▶ BRIEF
All of the data below needs to be set down again, exactly as shown.

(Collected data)
##############################

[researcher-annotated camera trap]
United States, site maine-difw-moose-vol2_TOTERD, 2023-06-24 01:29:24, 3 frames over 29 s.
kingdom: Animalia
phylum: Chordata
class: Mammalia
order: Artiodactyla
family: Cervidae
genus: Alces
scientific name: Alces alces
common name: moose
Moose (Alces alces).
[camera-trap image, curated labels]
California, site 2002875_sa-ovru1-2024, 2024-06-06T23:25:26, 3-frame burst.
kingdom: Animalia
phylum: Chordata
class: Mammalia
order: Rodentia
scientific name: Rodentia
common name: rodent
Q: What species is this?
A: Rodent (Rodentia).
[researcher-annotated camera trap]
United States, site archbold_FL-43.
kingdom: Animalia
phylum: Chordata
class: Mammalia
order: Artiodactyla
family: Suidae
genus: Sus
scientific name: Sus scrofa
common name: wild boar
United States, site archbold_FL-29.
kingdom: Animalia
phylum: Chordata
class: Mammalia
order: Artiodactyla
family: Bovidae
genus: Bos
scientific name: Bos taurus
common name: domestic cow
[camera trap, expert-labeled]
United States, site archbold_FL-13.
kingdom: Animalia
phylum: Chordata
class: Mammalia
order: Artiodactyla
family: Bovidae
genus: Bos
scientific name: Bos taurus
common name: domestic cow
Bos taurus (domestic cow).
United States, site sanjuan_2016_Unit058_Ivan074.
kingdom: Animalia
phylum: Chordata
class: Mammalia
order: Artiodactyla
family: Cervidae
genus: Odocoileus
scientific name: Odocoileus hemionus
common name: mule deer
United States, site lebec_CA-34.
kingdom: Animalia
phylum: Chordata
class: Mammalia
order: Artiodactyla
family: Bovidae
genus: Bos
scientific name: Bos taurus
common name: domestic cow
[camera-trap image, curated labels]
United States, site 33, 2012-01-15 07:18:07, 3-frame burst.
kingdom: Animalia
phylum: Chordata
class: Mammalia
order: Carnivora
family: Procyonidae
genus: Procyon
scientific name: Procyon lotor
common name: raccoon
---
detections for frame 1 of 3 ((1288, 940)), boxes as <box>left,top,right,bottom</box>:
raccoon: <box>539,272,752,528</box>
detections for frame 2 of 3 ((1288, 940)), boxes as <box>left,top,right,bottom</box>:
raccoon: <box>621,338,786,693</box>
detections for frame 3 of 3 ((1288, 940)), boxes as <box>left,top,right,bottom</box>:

##############################

▶ TASK RESULT
[researcher-annotated camera trap]
United States, site maine-difw-moose-vol2_TOTERD, 2023-06-24 01:29:24, 3 frames over 29 s.
kingdom: Animalia
phylum: Chordata
class: Mammalia
order: Artiodactyla
family: Cervidae
genus: Alces
scientific name: Alces alces
common name: moose
Moose (Alces alces).
[camera-trap image, curated labels]
California, site 2002875_sa-ovru1-2024, 2024-06-06T23:25:26, 3-frame burst.
kingdom: Animalia
phylum: Chordata
class: Mammalia
order: Rodentia
scientific name: Rodentia
common name: rodent
Q: What species is this?
A: Rodent (Rodentia).
[researcher-annotated camera trap]
United States, site archbold_FL-43.
kingdom: Animalia
phylum: Chordata
class: Mammalia
order: Artiodactyla
family: Suidae
genus: Sus
scientific name: Sus scrofa
common name: wild boar
United States, site archbold_FL-29.
kingdom: Animalia
phylum: Chordata
class: Mammalia
order: Artiodactyla
family: Bovidae
genus: Bos
scientific name: Bos taurus
common name: domestic cow
[camera trap, expert-labeled]
United States, site archbold_FL-13.
kingdom: Animalia
phylum: Chordata
class: Mammalia
order: Artiodactyla
family: Bovidae
genus: Bos
scientific name: Bos taurus
common name: domestic cow
Bos taurus (domestic cow).
United States, site sanjuan_2016_Unit058_Ivan074.
kingdom: Animalia
phylum: Chordata
class: Mammalia
order: Artiodactyla
family: Cervidae
genus: Odocoileus
scientific name: Odocoileus hemionus
common name: mule deer
United States, site lebec_CA-34.
kingdom: Animalia
phylum: Chordata
class: Mammalia
order: Artiodactyla
family: Bovidae
genus: Bos
scientific name: Bos taurus
common name: domestic cow
[camera-trap image, curated labels]
United States, site 33, 2012-01-15 07:18:07, 3-frame burst.
kingdom: Animalia
phylum: Chordata
class: Mammalia
order: Carnivora
family: Procyonidae
genus: Procyon
scientific name: Procyon lotor
common name: raccoon
---
detections for frame 1 of 3 ((1288, 940)), boxes as <box>left,top,right,bottom</box>:
raccoon: <box>539,272,752,528</box>
detections for frame 2 of 3 ((1288, 940)), boxes as <box>left,top,right,bottom</box>:
raccoon: <box>621,338,786,693</box>
detections for frame 3 of 3 ((1288, 940)), boxes as <box>left,top,right,bottom</box>:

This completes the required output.